The long-forgotten engineer-designers employed by the Jordan Foundation had been instructed to design a ship that would not -- could not -- wear out, even though the Trip were protracted beyond the expected sixty years. They builded better than they knew. In planning the main drive engines and the auxiliary machinery, largely automatic, which would make the Ship habitable, and in designing the controls necessary to handle all machinery not entirely automatic, the very idea of moving parts had been rejected. The engines and auxiliary equipment worked on a level below mechanical motion, on a level of pure force, as electrical transformers do. Instead of push buttons, levers, cams, and shafts, the controls and the machinery they served were planned in terms of balance between static fields, bias of electronic flow, circuits broken or closed by a hand placed over a light.
On this level of action, friction lost its meaning, wear and erosion took no toll. Had all hands been killed in the mutiny, the Ship would still have plunged on through space, still lighted, its air still fresh and moist, its engines ready and waiting. As it was, though elevators and conveyor belts fell into disrepair, disuse, and finally into the oblivion of forgotten function, the essential machinery of the Ship continued its automatic service to its ignorant human freight, or waited, quiet and ready, for someone bright enough to puzzle out its key.

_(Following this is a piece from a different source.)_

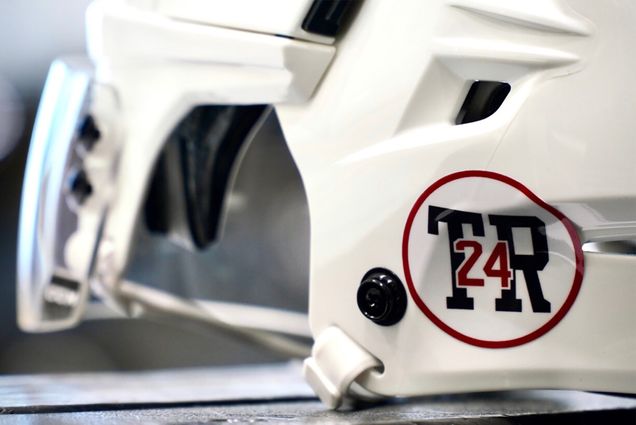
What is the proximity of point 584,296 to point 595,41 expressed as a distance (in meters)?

Genius had gone into the building of the Ship. Far too huge to be assembled on Earth, it had been put together piece by piece in its own orbit out beyond the Moon. There it had swung for fifteen silent years while the problems presented by the decision to make its machinery foolproof and enduring had been formulated and solved. A whole new field of submolar action had been conceived in the process, struggled with, and conquered.
So, when Hugh placed an untutored, questing hand over the first of a row of lights marked ACCELERATION, POSITIVE, he got an immediate response, though not in terms of acceleration. A red light at the top of the chief pilot's board blinked rapidly and the annunciator panel glowed with a message: MAIN ENGINES: NOT MANNED.